Why GitLab Is the Remote Work Gold Standard
GitLab has approximately 2,000 employees across 65+ countries, zero required offices, and annual revenue exceeding $600 million. It went public in 2021 as the largest all-remote company ever to do so. More importantly, it has been fully remote since its founding in 2014 - which means it didn't accidentally stumble into distributed work. It was designed this way from day one.
For anyone trying to understand how remote work actually functions at scale, GitLab's public handbook is the closest thing to a definitive textbook. Here's what makes their approach distinctive.
The Handbook: GitLab's Remote Superpower
GitLab's employee handbook is publicly available at about.gitlab.com/handbook. It contains thousands of pages covering every aspect of how the company operates: how decisions are made, how salaries are calculated, how performance reviews work, how to conduct a hiring loop, and what to do when you have a conflict with a colleague.
The handbook serves several critical functions:
- Onboarding: New employees read the handbook before their first week. Day one starts with context, not confusion.
- Decision-making: "Is it in the handbook?" is a real question at GitLab. Decisions are documented so they don't have to be relitigated.
- Trust building: Public handbooks signal that the company has nothing to hide. This attracts candidates who align with the culture.
- Async by default: Written documentation replaces meetings. The handbook is the meeting.
Key Principle
GitLab's core cultural value: "If it's not in the handbook, it doesn't exist as policy." This creates enormous clarity and eliminates the arbitrary management decisions that plague most organizations.
How GitLab Does Async
At GitLab, the default for almost every interaction is async. Their guidelines:
- No expectation of immediate response to any message
- Meetings are scheduled only for discussions that can't be async
- All meetings are recorded; non-attendees can catch up
- Decisions are documented in issues or merge requests, not lost in Slack
- Bias toward over-communication in text, under-communication in live calls
GitLab's Transparent Compensation Model
GitLab pays based on a transparent formula: role level × location factor × experience factor. Every salary band is public.

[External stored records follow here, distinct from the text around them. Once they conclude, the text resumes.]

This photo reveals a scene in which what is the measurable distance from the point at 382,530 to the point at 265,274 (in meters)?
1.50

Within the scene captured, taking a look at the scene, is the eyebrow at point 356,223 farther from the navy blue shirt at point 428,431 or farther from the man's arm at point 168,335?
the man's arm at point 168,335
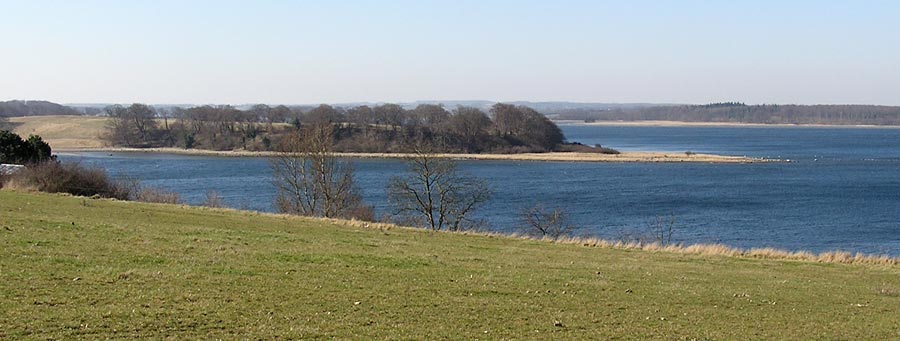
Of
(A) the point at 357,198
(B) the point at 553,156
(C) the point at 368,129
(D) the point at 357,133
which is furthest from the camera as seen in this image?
(C) the point at 368,129

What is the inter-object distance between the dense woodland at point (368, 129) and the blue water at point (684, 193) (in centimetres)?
2217

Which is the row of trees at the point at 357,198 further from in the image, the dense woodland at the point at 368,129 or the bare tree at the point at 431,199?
the dense woodland at the point at 368,129

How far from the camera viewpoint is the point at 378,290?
14445mm

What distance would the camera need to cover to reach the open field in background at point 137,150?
→ 12772 cm

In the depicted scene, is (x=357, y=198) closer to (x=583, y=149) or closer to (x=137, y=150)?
(x=583, y=149)

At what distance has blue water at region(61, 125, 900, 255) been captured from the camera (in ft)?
171

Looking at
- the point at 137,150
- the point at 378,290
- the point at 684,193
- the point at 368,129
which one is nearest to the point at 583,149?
the point at 368,129

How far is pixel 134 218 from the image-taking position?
26.1 m

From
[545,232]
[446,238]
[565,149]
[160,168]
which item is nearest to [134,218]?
[446,238]

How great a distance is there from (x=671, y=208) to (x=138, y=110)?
5300 inches

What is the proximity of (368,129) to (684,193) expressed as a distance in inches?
3443

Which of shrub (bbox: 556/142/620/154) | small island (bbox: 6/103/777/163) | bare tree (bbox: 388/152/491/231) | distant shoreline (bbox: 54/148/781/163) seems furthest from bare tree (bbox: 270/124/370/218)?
shrub (bbox: 556/142/620/154)

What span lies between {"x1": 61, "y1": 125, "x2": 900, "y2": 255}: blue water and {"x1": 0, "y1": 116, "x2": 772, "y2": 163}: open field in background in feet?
25.3

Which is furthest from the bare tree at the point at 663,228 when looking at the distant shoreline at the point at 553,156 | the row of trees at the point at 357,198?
the distant shoreline at the point at 553,156
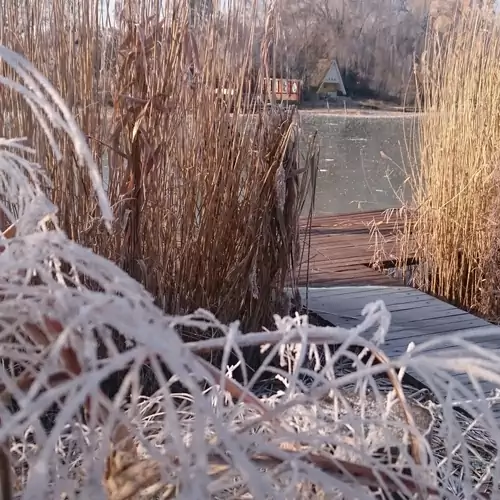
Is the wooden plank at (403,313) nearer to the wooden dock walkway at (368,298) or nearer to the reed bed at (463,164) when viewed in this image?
the wooden dock walkway at (368,298)

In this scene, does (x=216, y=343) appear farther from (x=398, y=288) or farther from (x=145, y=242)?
(x=398, y=288)

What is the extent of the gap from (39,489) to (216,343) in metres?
0.13

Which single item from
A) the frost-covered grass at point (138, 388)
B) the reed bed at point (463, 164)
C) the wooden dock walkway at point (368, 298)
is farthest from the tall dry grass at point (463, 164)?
the frost-covered grass at point (138, 388)

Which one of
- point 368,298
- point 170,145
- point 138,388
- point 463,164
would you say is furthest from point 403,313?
point 138,388

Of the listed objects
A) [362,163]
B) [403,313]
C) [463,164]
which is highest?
[463,164]

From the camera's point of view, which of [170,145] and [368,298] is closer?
[170,145]

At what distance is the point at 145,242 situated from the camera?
1.54 m

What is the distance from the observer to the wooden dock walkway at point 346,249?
2623 mm

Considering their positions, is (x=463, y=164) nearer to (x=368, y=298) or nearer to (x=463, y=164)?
(x=463, y=164)

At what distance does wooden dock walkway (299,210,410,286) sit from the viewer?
2.62 m

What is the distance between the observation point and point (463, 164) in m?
2.55

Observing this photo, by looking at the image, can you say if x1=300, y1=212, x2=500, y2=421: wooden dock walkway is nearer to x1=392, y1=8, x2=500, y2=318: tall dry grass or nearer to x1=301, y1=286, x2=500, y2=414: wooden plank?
x1=301, y1=286, x2=500, y2=414: wooden plank

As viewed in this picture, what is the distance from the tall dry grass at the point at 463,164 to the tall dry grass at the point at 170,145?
1.05 m

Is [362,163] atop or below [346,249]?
atop
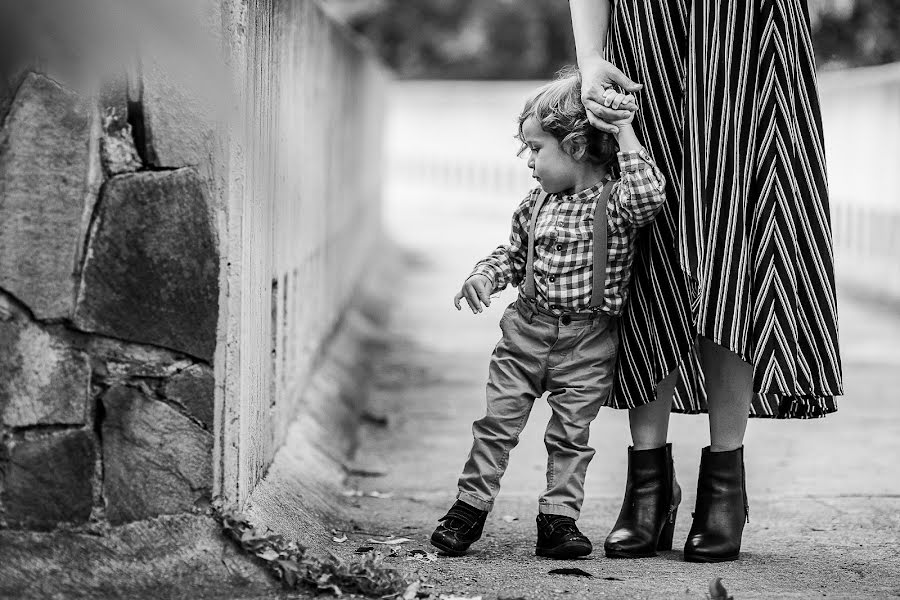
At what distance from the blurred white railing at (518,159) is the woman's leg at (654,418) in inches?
252

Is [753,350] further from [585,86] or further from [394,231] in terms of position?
[394,231]

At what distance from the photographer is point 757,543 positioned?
3338mm

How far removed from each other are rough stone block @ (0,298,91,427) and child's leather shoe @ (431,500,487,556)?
36.3 inches

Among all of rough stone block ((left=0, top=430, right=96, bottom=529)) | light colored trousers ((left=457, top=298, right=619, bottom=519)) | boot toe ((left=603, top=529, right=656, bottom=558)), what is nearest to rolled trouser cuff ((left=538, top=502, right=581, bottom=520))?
light colored trousers ((left=457, top=298, right=619, bottom=519))

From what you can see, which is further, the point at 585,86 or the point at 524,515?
the point at 524,515

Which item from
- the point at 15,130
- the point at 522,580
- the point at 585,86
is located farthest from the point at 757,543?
the point at 15,130

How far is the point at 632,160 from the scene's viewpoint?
2.94 metres

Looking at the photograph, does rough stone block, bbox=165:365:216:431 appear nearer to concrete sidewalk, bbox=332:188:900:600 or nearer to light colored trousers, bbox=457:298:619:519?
concrete sidewalk, bbox=332:188:900:600

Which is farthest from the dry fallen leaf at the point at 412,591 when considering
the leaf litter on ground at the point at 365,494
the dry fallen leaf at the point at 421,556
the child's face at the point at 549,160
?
the leaf litter on ground at the point at 365,494

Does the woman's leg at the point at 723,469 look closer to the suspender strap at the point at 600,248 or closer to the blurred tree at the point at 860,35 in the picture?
the suspender strap at the point at 600,248

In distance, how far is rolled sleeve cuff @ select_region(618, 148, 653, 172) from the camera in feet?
9.62

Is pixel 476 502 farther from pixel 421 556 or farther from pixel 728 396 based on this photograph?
pixel 728 396

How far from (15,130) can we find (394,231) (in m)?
12.9

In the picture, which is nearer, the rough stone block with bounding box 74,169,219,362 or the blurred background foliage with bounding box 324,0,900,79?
the rough stone block with bounding box 74,169,219,362
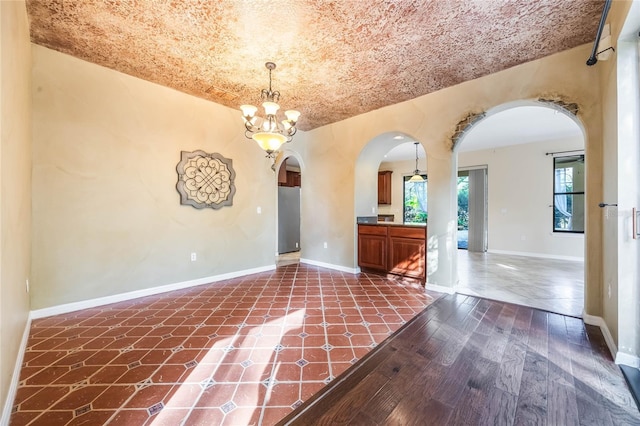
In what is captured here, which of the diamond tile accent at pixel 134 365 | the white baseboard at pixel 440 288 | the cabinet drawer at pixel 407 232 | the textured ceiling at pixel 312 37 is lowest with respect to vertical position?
the diamond tile accent at pixel 134 365

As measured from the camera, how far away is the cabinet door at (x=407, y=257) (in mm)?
3768

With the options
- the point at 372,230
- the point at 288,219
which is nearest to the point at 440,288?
the point at 372,230

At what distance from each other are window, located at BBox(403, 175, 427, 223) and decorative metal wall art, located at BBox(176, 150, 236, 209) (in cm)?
569

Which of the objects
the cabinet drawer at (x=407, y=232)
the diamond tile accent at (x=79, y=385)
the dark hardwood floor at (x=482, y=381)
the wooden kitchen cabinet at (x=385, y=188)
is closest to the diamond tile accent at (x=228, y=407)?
the dark hardwood floor at (x=482, y=381)

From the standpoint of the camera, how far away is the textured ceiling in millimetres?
2041

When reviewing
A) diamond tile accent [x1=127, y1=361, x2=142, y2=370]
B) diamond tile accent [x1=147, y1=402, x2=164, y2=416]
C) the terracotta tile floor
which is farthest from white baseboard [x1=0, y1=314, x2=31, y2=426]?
diamond tile accent [x1=147, y1=402, x2=164, y2=416]

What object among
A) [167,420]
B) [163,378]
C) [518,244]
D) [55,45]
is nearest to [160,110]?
[55,45]

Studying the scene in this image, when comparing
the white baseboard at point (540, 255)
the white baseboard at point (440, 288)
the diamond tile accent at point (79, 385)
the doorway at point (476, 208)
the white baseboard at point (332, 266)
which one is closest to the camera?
the diamond tile accent at point (79, 385)

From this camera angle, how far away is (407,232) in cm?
394

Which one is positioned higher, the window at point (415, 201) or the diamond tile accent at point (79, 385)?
the window at point (415, 201)

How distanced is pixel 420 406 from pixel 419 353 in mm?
561

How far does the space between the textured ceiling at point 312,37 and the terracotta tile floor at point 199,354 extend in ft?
9.00

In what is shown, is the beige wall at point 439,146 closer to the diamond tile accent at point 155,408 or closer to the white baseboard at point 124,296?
Answer: the white baseboard at point 124,296

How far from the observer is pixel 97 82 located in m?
2.91
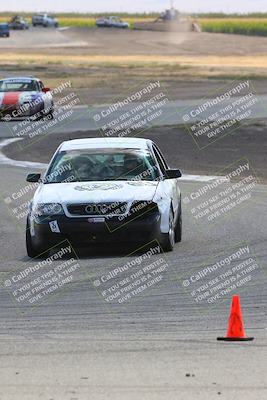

While they use geo-adjusted pay (employees in lower-cost markets earn less than US counterparts), the transparency eliminates the salary negotiation anxiety that most companies create.
GitLab also offers equity (RSUs), a home office budget ($1,000+ annually), learning and development budget ($500/year), and a growth and development budget for career advancement.
What Every Remote Company Can Learn From GitLab
- Document everything - not as bureaucracy, but as respect for your team's time
- Make decisions in writing, not in meetings
- Trust is built through transparency, not through monitoring
- Async communication requires more effort upfront and saves 10× that effort downstream
- A public handbook is a recruiting advantage, not a security risk
Bottom Line
GitLab proves that fully distributed work at massive scale is not just possible but productive. Their handbook, async culture, and transparent compensation model aren't perks - they're infrastructure. Companies serious about remote work should read the GitLab handbook cover to cover. It's the most valuable free resource in distributed work available anywhere.